Activity
From the material below, copy exactly the lines beginning with the one that contains "iPhone 6 Plus" and ending with the one that contains "autour de lucie - immobile (1997)"; the pictures stay out.

Data extracts
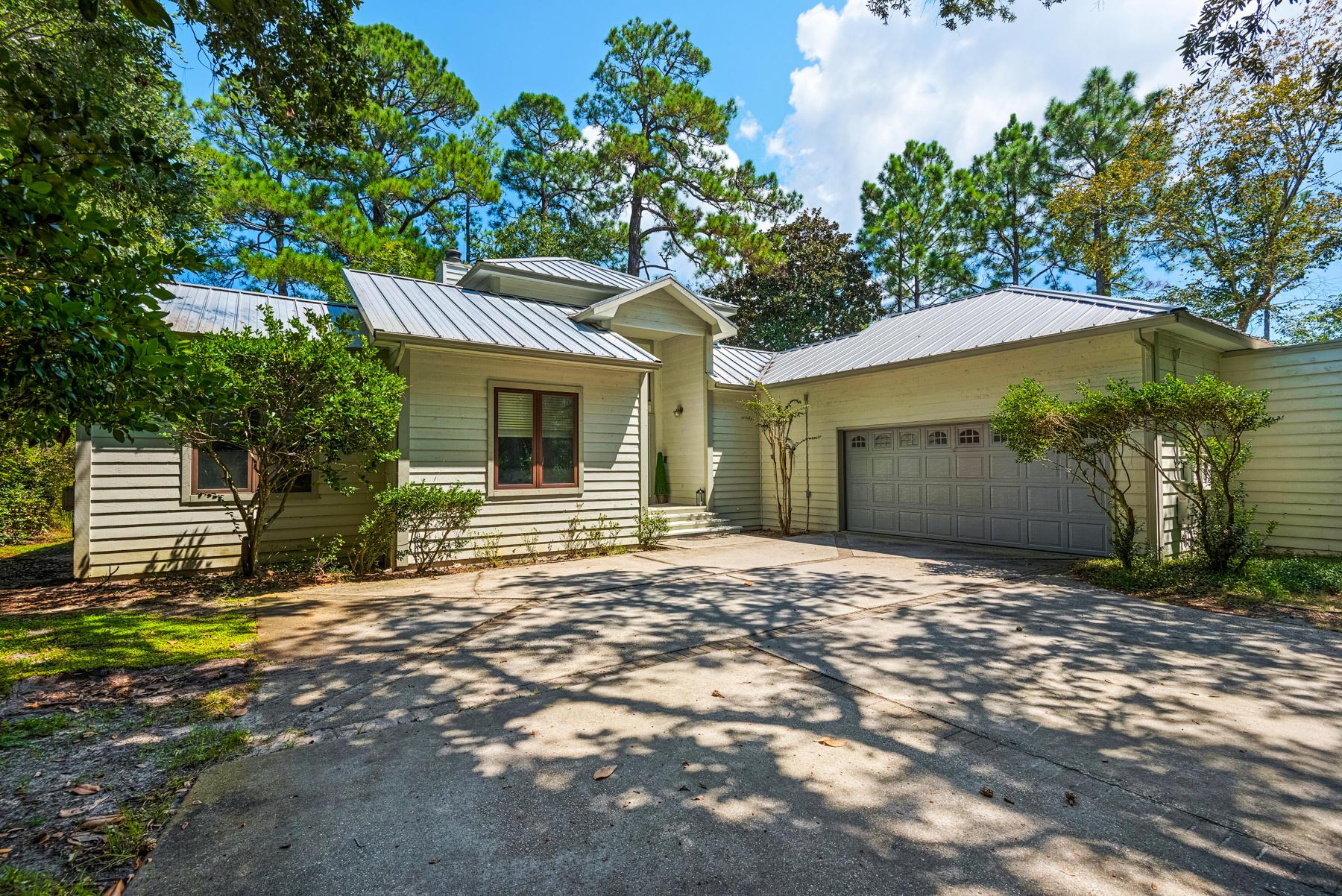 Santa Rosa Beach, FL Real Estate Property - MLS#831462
...
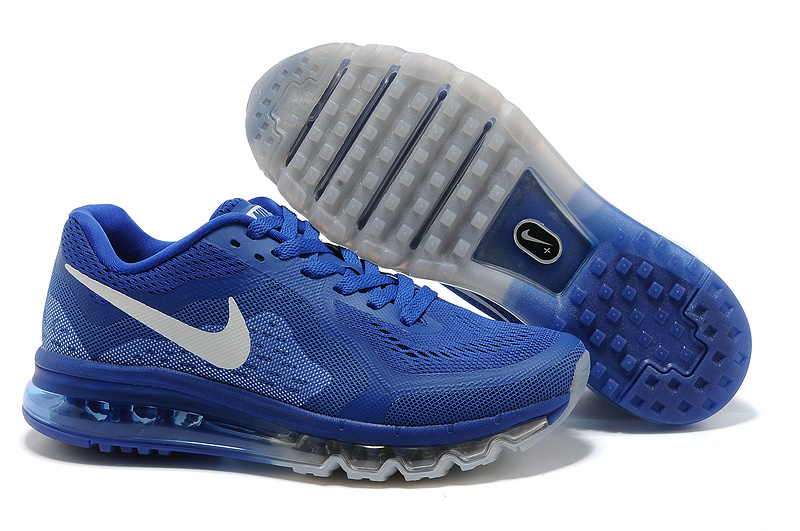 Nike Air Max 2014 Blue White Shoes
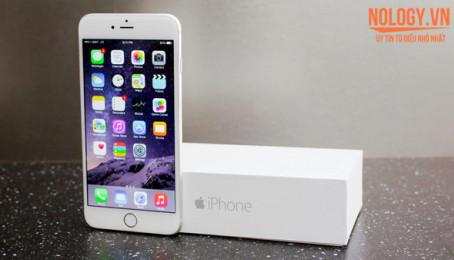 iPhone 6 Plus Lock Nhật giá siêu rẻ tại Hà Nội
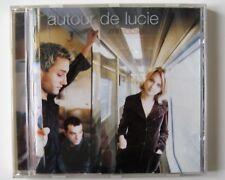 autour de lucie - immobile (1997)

Answer to this exercise
 iPhone 6 Plus Lock Nhật giá siêu rẻ tại Hà Nội
 autour de lucie - immobile (1997)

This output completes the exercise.